SOURCE DOCUMENT:
--- BEGIN ---
Retirement from Membership may occur by giving notice of intention to retire in writing to the Chief
Executive Officer at least three months prior to the end of the Financial Year. Such retirement shall
take effect at the end of that Financial Year. The retiring Member or Affiliate Member shall remain
liable for payment of all unpaid subscriptions, levies and other amounts due to the Association.
8. Cancellation of Membership
8.1 Any Member or Affiliate Member of the Association failing to pay its subscription or levy
within three calendar months of being invoiced shall be disqualified from voting or taking
part in any meeting or receiving any benefits until such subscription or levy is paid. If such
default continues for one year, membership may be terminated by an Ordinary Resolution
at a General Meeting of the Association.
8.2 In the event of any Member or Affiliate Member of the Association committing a wilful
breach of any Rule or By-Law the Council shall have the power to cancel its membership.
However, any Member or Affiliate Member whose membership has been cancelled shall
have the right of appeal to a General Meeting of the Association to be exercised within one
month of the date on which such cancellation was notified to it. The Chief Executive Officer
shall on receiving notice of such appeal forthwith convene a General Meeting of the
Association to deal with the matter.
8.3 Cancellation of membership shall not relieve any Member or Affiliate Member from its
liabilities as a Member or Affiliate Member of the Association to the date of cancellation, or
from the payment of any subscriptions levies and other dues lawfully payable by such
Member or Affiliate Member to the Association.
9. Interest in Property
No Member or Affiliate Member who retires voluntarily or whose membership has been cancelled
shall have any rights or interests in any funds or property of the Association
10. Subscriptions and Levies
10.1 Annual membership subscriptions shall be determined by the Council and notified by the
Chief Executive each year, following the adoption of the budget for the ensuing Financial
Year, and in any event by no later than 30 June in each year for the following categories of
(b) Registered Exporters
(c) Affiliate Members
10.2 The subscriptions and levies shall be set at levels so that in aggregate the Association
shall receive sufficient revenue to meet the expenditure forecast in the annual budget
adopted by the Council for the ensuing year, which shall include and separately specify the
core budget comprising routine operating costs and expenses; and a non-core budget
specifically approved by the Council for contingencies or other purposes. The budget shall
identify the amount of the budget to be recovered from Processor and Exporter Members
after deducting income to be derived from other sources including Affiliate Members.
10.3 Following the year ending 30 June 2013, and each successive year, individual
subscriptions of Registered Exporters shall be $3000 per annum (exclusive of any goods
and services tax due).
--- END ---
(Dataset items)
--- BEGIN ---
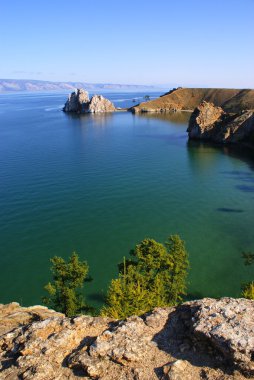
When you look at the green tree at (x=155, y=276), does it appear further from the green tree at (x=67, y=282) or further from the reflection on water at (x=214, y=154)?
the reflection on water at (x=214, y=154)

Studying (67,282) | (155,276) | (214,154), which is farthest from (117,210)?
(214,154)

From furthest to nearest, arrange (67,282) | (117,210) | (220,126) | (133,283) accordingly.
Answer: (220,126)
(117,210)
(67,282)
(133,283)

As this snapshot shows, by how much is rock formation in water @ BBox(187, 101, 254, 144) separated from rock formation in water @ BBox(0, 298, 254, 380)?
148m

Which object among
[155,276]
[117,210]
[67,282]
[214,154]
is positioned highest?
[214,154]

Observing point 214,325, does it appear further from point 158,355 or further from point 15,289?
--- END ---
--- BEGIN ---
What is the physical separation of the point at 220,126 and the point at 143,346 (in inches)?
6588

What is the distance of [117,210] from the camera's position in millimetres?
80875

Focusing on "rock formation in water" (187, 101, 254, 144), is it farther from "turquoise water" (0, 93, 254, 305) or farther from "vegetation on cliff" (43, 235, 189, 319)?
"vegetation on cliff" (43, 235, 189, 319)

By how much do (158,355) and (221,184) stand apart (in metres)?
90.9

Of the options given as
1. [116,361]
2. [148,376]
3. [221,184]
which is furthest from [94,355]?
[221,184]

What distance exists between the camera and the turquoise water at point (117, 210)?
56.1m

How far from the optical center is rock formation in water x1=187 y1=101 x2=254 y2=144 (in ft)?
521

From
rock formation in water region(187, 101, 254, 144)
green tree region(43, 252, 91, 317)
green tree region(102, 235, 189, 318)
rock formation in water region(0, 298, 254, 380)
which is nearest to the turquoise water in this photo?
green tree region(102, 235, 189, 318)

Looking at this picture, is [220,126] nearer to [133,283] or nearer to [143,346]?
--- END ---
PROBLEMS TO WORK ON:
1. According to the association's membership rules, what amount will Registered Exporters pay as individual subscriptions each year following the year ending 30 June 2013?
2. Set down a passage from the association's membership rules, beginning at the words "However, any Member" and stopping after the words "with the matter.".
3. Rewrite the paragraph of the association's membership rules that begins "8.2 In the event of any Member" in shorter form, keeping its main facts.

SOLVED TASKS:
1. $3000 per annum, exclusive of any goods and services tax due.

2.
However, any Member or Affiliate Member whose membership has been cancelled shall
have the right of appeal to a General Meeting of the Association to be exercised within one
month of the date on which such cancellation was notified to it. The Chief Executive Officer
shall on receiving notice of such appeal forthwith convene a General Meeting of the
Association to deal with the matter.

3. If a Member or Affiliate Member willfully breaches any Rule or By-Law, the Council may cancel its membership. The member may appeal to a General Meeting within one month of being notified of the cancellation. On receiving notice of the appeal, the Chief Executive Officer must promptly convene a General Meeting to deal with the matter.